Era un viernes lluvioso, cinco de la tarde. Movimos la manija de hierro de una puerta con aspecto olvidado, igual al de la fachada amarilla desde donde colgaban plantas que resaltan en una calle plagada de bodegas y talleres. Estábamos en el “Museo del Juguete de Medellín”, ubicado en la calle Carabobo, a escasas dos cuadras de la Avenida 33. Allí, otro mundo esperaba por nosotros.
PUBLICADO 3 SEPTIEMBRE
Mágico. Así es este lugar. El Museo invita a soñar y a recordar, a volver a la infancia y a añorar esos tiempos felices en los que el juego era todo en nuestra vida. Carlos Montejo, un coleccionista de bicicletas oriundo de Bogotá, tomaba fotografías y observaba perplejo cada pieza de cada bicicleta que Rafael, el dueño de este lugar, tenía en el segundo piso de la bodega.
Colecciones de payasos, juegos didácticos, muñecas, carros, camiones, aviones, súper héroes, armas, cocinitas, loterías, mafaldas, balones, juguetes de guerra, aviones. Todos hacen parte de los más de dos mil juguetes alojados en vitrinas, debidamente inventariados y fotografiados.

*TAREAS:*
1 – Resume en menos palabras el párrafo del texto sobre el Museo del Juguete que empieza con "Era un viernes lluvioso", sin perder sus datos principales.
2 – Copia el texto sobre el Museo del Juguete entre "Era un viernes" y "de la bodega.", ambos incluidos, y renombra "Rafael" como "Rodrigo".
3 – Responde según el texto sobre el Museo del Juguete:
(a) ¿En qué calle está el museo?
(b) ¿De qué ciudad es oriundo Carlos Montejo?
(c) ¿Cuántos juguetes hay en las vitrinas?
Las entradas no hacen falta para resolver nada.

*LISTA DE ENTRADAS:*
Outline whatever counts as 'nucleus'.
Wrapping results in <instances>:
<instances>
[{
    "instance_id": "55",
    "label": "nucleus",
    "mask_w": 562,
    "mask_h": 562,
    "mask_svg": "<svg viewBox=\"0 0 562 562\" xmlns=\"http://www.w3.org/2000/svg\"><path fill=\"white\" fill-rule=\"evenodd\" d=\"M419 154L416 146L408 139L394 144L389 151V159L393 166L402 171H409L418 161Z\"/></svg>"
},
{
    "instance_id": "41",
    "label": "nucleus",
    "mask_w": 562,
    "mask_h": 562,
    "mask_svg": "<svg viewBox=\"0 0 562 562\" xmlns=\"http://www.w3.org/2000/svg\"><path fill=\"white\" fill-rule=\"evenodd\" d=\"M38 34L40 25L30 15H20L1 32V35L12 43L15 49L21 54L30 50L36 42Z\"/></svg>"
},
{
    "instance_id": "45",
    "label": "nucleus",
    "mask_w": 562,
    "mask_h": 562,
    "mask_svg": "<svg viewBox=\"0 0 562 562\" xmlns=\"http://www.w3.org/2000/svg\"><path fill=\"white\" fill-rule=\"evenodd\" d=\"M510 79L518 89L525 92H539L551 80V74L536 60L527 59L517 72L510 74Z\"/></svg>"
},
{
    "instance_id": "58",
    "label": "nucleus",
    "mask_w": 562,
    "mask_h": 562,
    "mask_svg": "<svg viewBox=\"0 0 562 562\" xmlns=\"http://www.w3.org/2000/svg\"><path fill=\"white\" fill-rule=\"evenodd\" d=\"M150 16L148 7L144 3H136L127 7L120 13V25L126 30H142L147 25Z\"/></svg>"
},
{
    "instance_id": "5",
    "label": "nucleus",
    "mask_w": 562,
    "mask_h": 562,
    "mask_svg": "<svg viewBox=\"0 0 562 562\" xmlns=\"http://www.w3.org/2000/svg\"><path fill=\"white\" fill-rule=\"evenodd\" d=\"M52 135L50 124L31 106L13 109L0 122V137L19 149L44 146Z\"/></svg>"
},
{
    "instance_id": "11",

*RESPUESTAS:*
1 – Un viernes lluvioso, a las cinco de la tarde, abrimos una puerta de aspecto olvidado en una fachada amarilla con plantas colgantes, en una calle llena de bodegas y talleres. Era el Museo del Juguete de Medellín, en la calle Carabobo, a dos cuadras de la Avenida 33, donde nos esperaba otro mundo.

2 –
Era un viernes lluvioso, cinco de la tarde. Movimos la manija de hierro de una puerta con aspecto olvidado, igual al de la fachada amarilla desde donde colgaban plantas que resaltan en una calle plagada de bodegas y talleres. Estábamos en el “Museo del Juguete de Medellín”, ubicado en la calle Carabobo, a escasas dos cuadras de la Avenida 33. Allí, otro mundo esperaba por nosotros.
PUBLICADO 3 SEPTIEMBRE
Mágico. Así es este lugar. El Museo invita a soñar y a recordar, a volver a la infancia y a añorar esos tiempos felices en los que el juego era todo en nuestra vida. Carlos Montejo, un coleccionista de bicicletas oriundo de Bogotá, tomaba fotografías y observaba perplejo cada pieza de cada bicicleta que Rodrigo, el dueño de este lugar, tenía en el segundo piso de la bodega.

3 –
(a) En la calle Carabobo.
(b) De Bogotá.
(c) Más de dos mil.